## Work item
Search the records for the string "text" and copy every line where it turns up.

*** Provided data ***

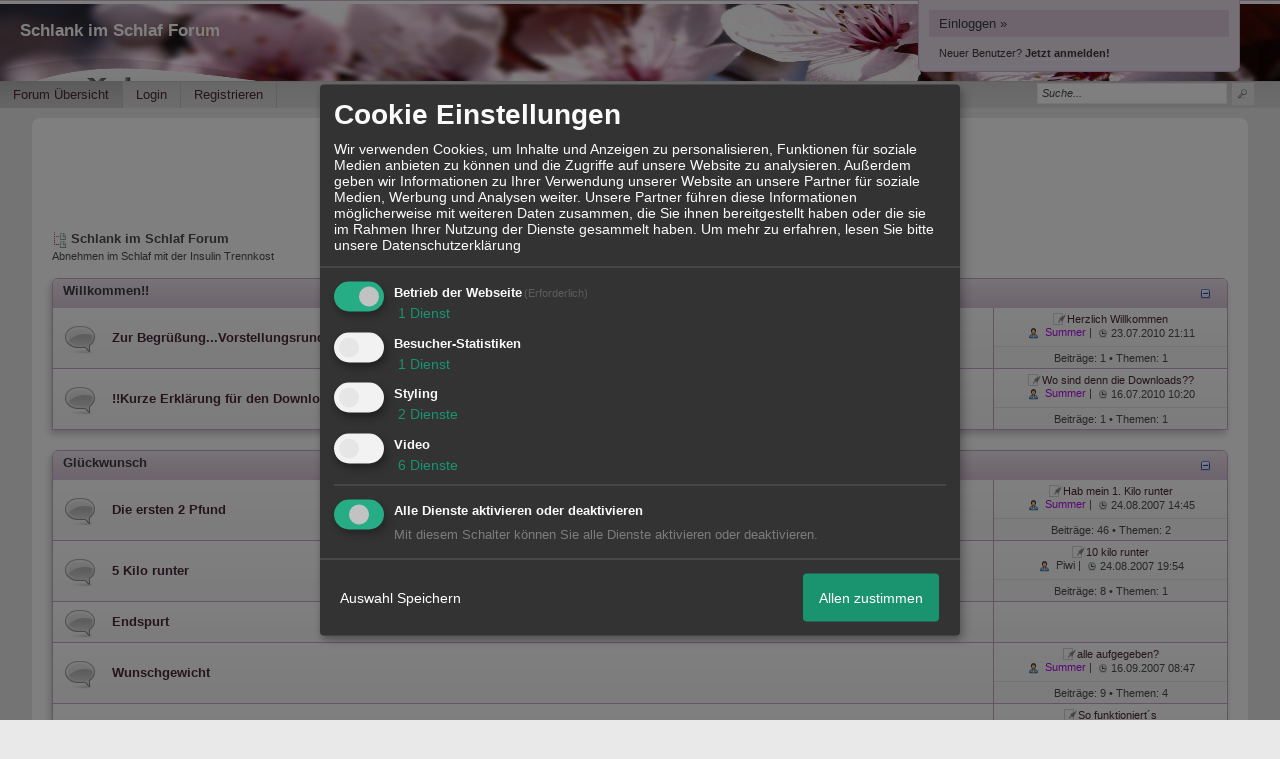

--- FILE ---
content_type: text/html; charset=utf-8
request_url: https://www.google.com/recaptcha/api2/aframe
body_size: 246
content:
<!DOCTYPE HTML><html><head><meta http-equiv="content-type" content="text/html; charset=UTF-8"></head><body><script nonce="_NNhoiPajczdmpy3lUUwAg">/** Anti-fraud and anti-abuse applications only. See google.com/recaptcha */ try{var clients={'sodar':'https://pagead2.googlesyndication.com/pagead/sodar?'};window.addEventListener("message",function(a){try{if(a.source===window.parent){var b=JSON.parse(a.data);var c=clients[b['id']];if(c){var d=document.createElement('img');d.src=c+b['params']+'&rc='+(localStorage.getItem("rc::a")?sessionStorage.getItem("rc::b"):"");window.document.body.appendChild(d);sessionStorage.setItem("rc::e",parseInt(sessionStorage.getItem("rc::e")||0)+1);localStorage.setItem("rc::h",'1768868714781');}}}catch(b){}});window.parent.postMessage("_grecaptcha_ready", "*");}catch(b){}</script></body></html>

*** End of Provided data ***

## Answer section
content_type: text/html; charset=utf-8
<!DOCTYPE HTML><html><head><meta http-equiv="content-type" content="text/html; charset=UTF-8"></head><body><script nonce="_NNhoiPajczdmpy3lUUwAg">/** Anti-fraud and anti-abuse applications only. See google.com/recaptcha */ try{var clients={'sodar':'https://pagead2.googlesyndication.com/pagead/sodar?'};window.addEventListener("message",function(a){try{if(a.source===window.parent){var b=JSON.parse(a.data);var c=clients[b['id']];if(c){var d=document.createElement('img');d.src=c+b['params']+'&rc='+(localStorage.getItem("rc::a")?sessionStorage.getItem("rc::b"):"");window.document.body.appendChild(d);sessionStorage.setItem("rc::e",parseInt(sessionStorage.getItem("rc::e")||0)+1);localStorage.setItem("rc::h",'1768868714781');}}}catch(b){}});window.parent.postMessage("_grecaptcha_ready", "*");}catch(b){}</script></body></html>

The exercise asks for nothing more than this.